DATASET RECORDS section start

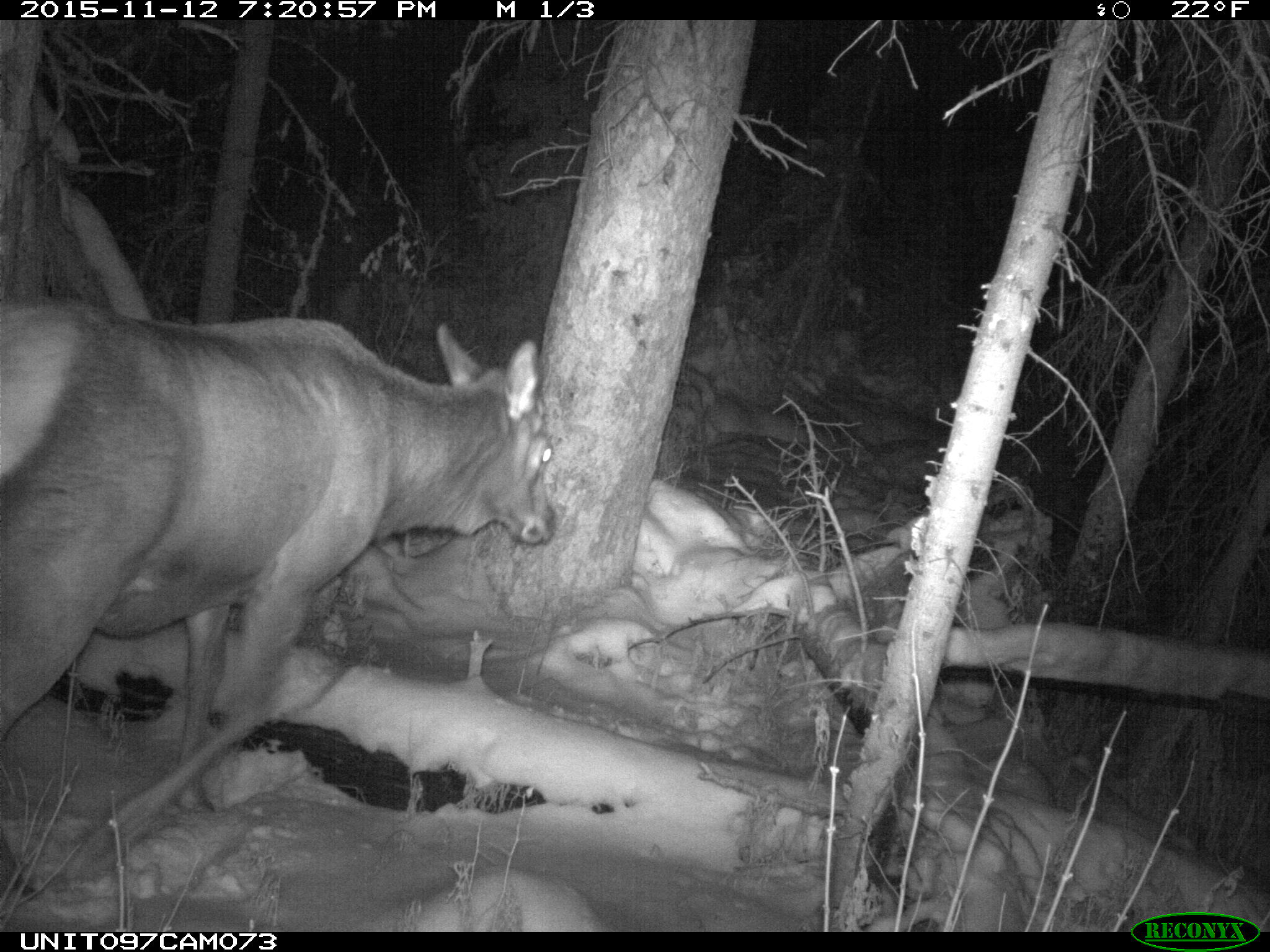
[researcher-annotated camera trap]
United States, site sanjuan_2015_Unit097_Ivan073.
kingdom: Animalia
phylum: Chordata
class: Mammalia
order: Artiodactyla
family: Cervidae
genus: Cervus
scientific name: Cervus elaphus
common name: red deer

DATASET RECORDS section end

- _EXERCISE GOAL_
Reproduce verbatim only the lines from the one holding "order: Artiodactyla" through the end of the records.

- _EXERCISE ANSWER_
order: Artiodactyla
family: Cervidae
genus: Cervus
scientific name: Cervus elaphus
common name: red deer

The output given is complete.